Search code examples
databasedisk

Does DBMS actually bypass OS and run over filesystem to manage disk space?


I am working on the slides offered by UCB cs186 fall 2020 course, it says:

In terms of disk space management, there are 2 proposals:

  • Talk to the storage device directly, or
  • Run our own over filesystem (FS). Bypass the OS, allocate a single large “contiguous” file on an empty disk

I don't get the 2nd proposal. I do understand that leveraging filesystem is great because it does a lot for us, but:

  • Why bypassing OS? Why not use filesystem APIs offered through OS to manage disk space?
  • What does "use FS but bypass OS" really mean - I thought most systems use FS through OS. Is that not the case in the world of DBMS?

Solution

  • DBMS aims to solve the problem: disk space is large but slow, memory is small but fast, how to make our DB large and fast? As a result, it needs to solve both memory management and disk management.

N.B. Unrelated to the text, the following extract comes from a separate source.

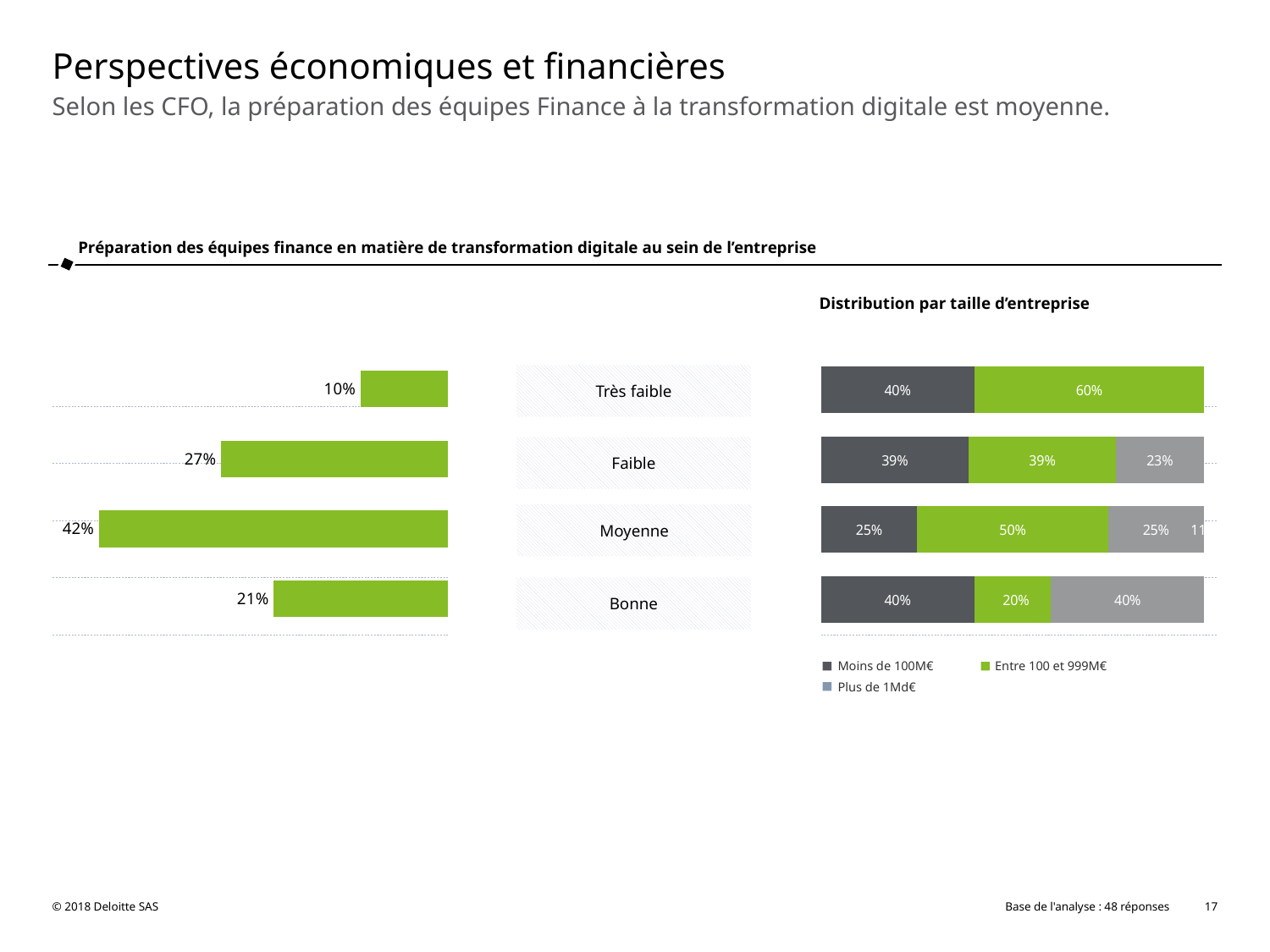
What type of chart is the 'Distribution par taille d'entreprise' chart? Stacked bar chart In the left bar chart, what is the difference between the values for 'Faible' and 'Bonne'? 6% In the left bar chart, which category has the lowest value? Très faible In the 'Distribution par taille d'entreprise' chart, what is the value for 'Moins de 100M€' in the 'Moyenne' row? 25% In the 'Distribution par taille d'entreprise' chart, what is the value for 'Entre 100 et 999M€' in the 'Très faible' row? 60% In the left bar chart, what percentage of CFOs rate the preparation of finance teams as 'Moyenne'? 42% In the left bar chart, which category has the highest value? Moyenne In the left bar chart, how many categories are shown? 4 In the 'Distribution par taille d'entreprise' chart, what is the value for 'Plus de 1Md€' in the 'Faible' row? 23% In the 'Distribution par taille d'entreprise' chart, which is larger in the 'Bonne' row: 'Moins de 100M€' or 'Entre 100 et 999M€'? Moins de 100M€ In the 'Distribution par taille d'entreprise' chart, how many series does the legend list? 3 In the left bar chart, what is the value for 'Très faible'? 10%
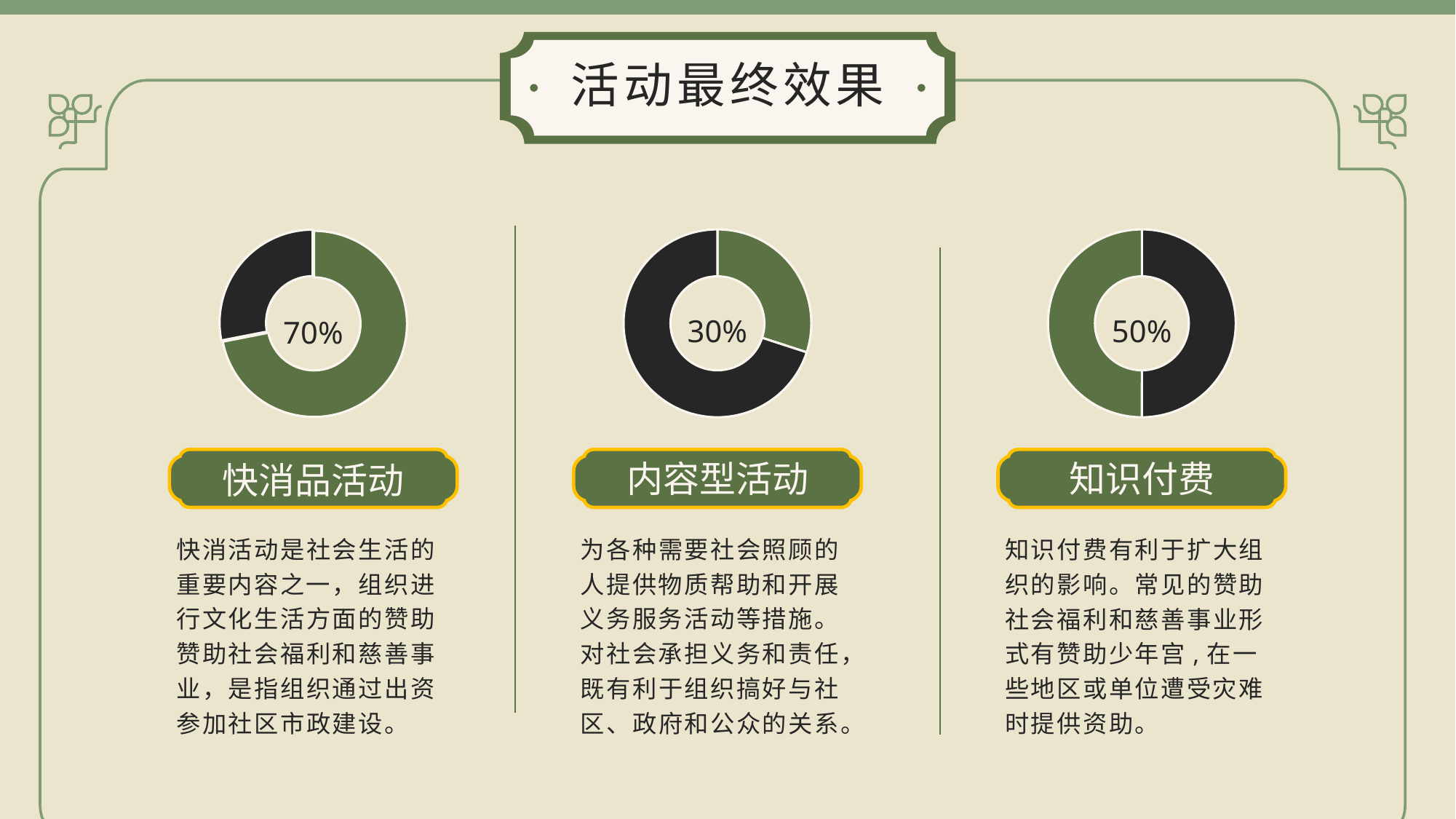
Which activity has the lowest percentage among the three donut charts? 内容型活动 What is the difference in percentage points between the 快消品活动 chart and the 内容型活动 chart? 40 What percentage is shown in the centre of the 内容型活动 donut chart? 30% What percentage is shown in the centre of the 知识付费 donut chart? 50% What is the title of the slide containing the three donut charts? 活动最终效果 Which is larger, the percentage for 知识付费 or the percentage for 内容型活动? 知识付费 Which activity has the highest percentage among the three donut charts? 快消品活动 How many donut charts are on the slide? 3 In the 知识付费 donut chart, is the green portion greater or less than 50%? Neither, it is exactly 50% What kind of chart is used for each of the three activities on the slide? Donut chart What percentage is shown in the centre of the 快消品活动 donut chart? 70%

    Typically, DBMS relies on OS filesystem for disk management but will bypass OS (i.e. mmap) for memory (aka buffer pool) management.

    • Disk management: Very few DBMS (BlueStore, ScyllaDB) do bypass OS filesystem and talk to the raw device directly, but due to the issues such as complexity, portability, and insignificant speedup (~10% according to Andy Pavlo), they’re not common.

    • Memory management: Most DBMS has a logical understanding of workload/transactions, while OS is unaware of the relationship between different buffers in memory. This makes it beneficial for DB to manage memory on its own.

    Credits to Aashray#4143 and miller#0114 in CMU 15-445 unofficial community (Discord).